STUDY QUESTIONS
A: Answer the following about the passage on reactions to the TPS decision for Venezuelans, marking each answer with the matching numeral.
(i) What position does Maria Asuncion Bilbao hold, and with which organization?
(ii) What word did Debbie Wasserman Schultz use to describe Biden's order?
(iii) Why has Samuel Vilchez Santiago's grandmother been unable to return to Venezuela?
B: Summarize the passage on reactions to the TPS decision for Venezuelans in two sentences.

GIVEN PASSAGE
━━━━━━━━

Florida immigrant advocate Maria Asuncion Bilbao called the measure the “right and responsible thing to do” for Venezuelans but urged the White House to extend TPS to Nicaraguans and other migrants from countries who face the same dire economic and political conditions in their homelands.

“The Biden administration has not yet fulfilled its promise of Immigration Reform, but it can still fulfill its commitment to keeping families safe by redesignating TPS,” said Bilbao, who is the Florida Campaign Coordinator for the American Friends Service Committee.

Democratic U.S. Rep. Debbie Wasserman Schultz, of Weston, whose congressional district includes one of the nation’s largest Venezuelan communities, applauded what she called a “landmark” presidential order by Biden.

“This decision will allow Venezuelan migrants who are already here to attain legal status and secure authorization to work and make a secure life for themselves and their families,” she said in a statement on Thursday.

Immigrant advocate Samuel Vilchez Santiago called Biden’s TPS move “life-changing for hundreds of thousands of families across the country,” including his own Venezuelan family.

He said his grandmother came to the U.S. during the COVID−19 pandemic and has been unable to return to Venezuela due to poor health. He added that several aunto and cousins recently arrived through Biden’s humanitarian parole program.

Santiago is Florida State Director for American Business Immigration Coalition Action, a bipartisan group of business owners who promote “sensible” immigration reform.

━━━━━━━━

MATERIAL PROVIDED
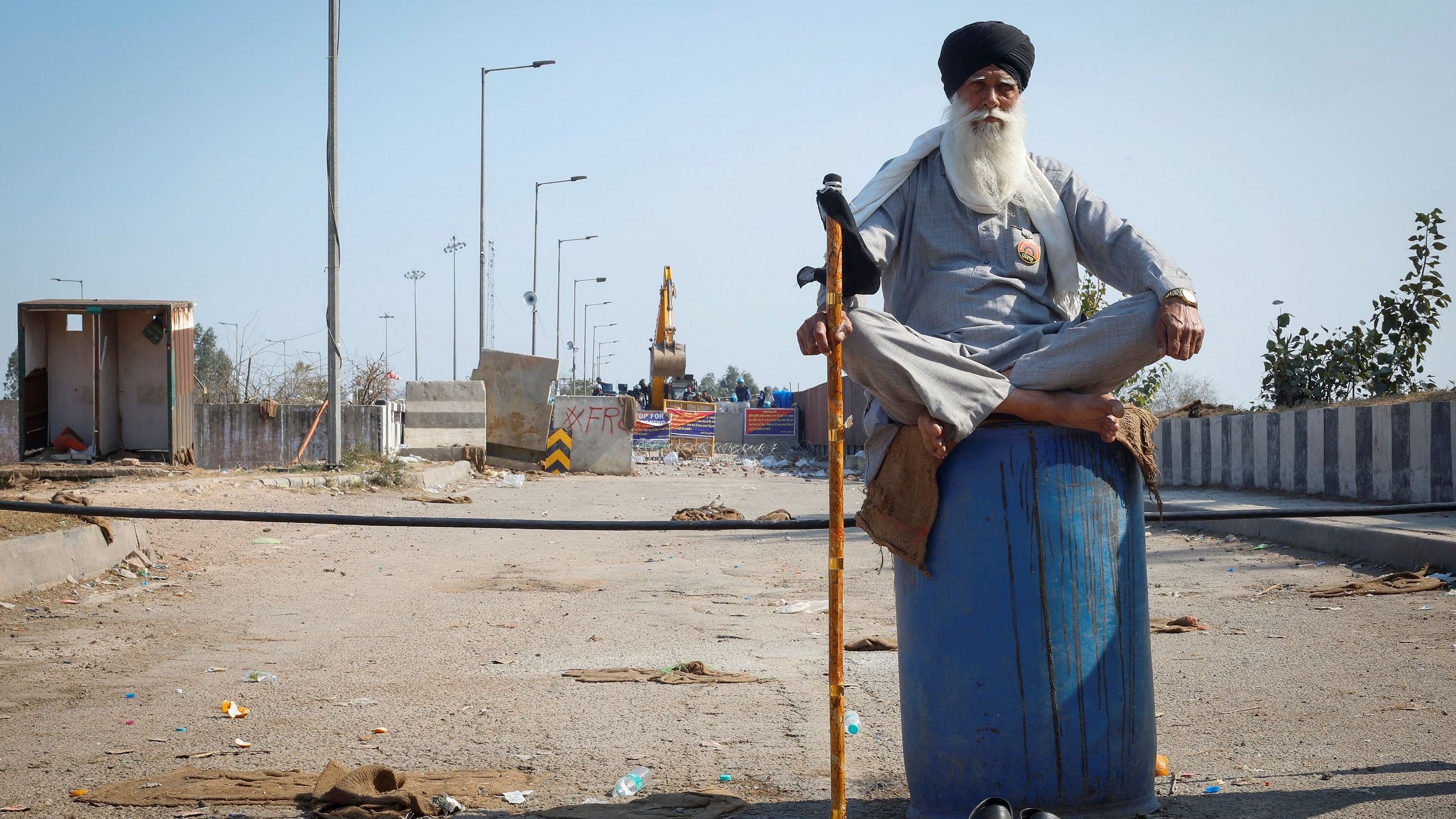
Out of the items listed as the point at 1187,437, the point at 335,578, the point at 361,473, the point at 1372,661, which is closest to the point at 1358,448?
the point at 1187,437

━━━━━━━━

SOLUTIONS TO THE PROBLEMS
A:
(i) She is the Florida Campaign Coordinator for the American Friends Service Committee.
(ii) She called it a "landmark" order.
(iii) She has been unable to return because of poor health.

B: Maria Asuncion Bilbao called the TPS measure for Venezuelans the right and responsible thing to do but urged the White House to extend TPS to Nicaraguans and other migrants. Rep. Debbie Wasserman Schultz said the decision would let Venezuelan migrants already in the U.S. attain legal status and work authorization, and Samuel Vilchez Santiago called it life-changing for hundreds of thousands of families, including his own.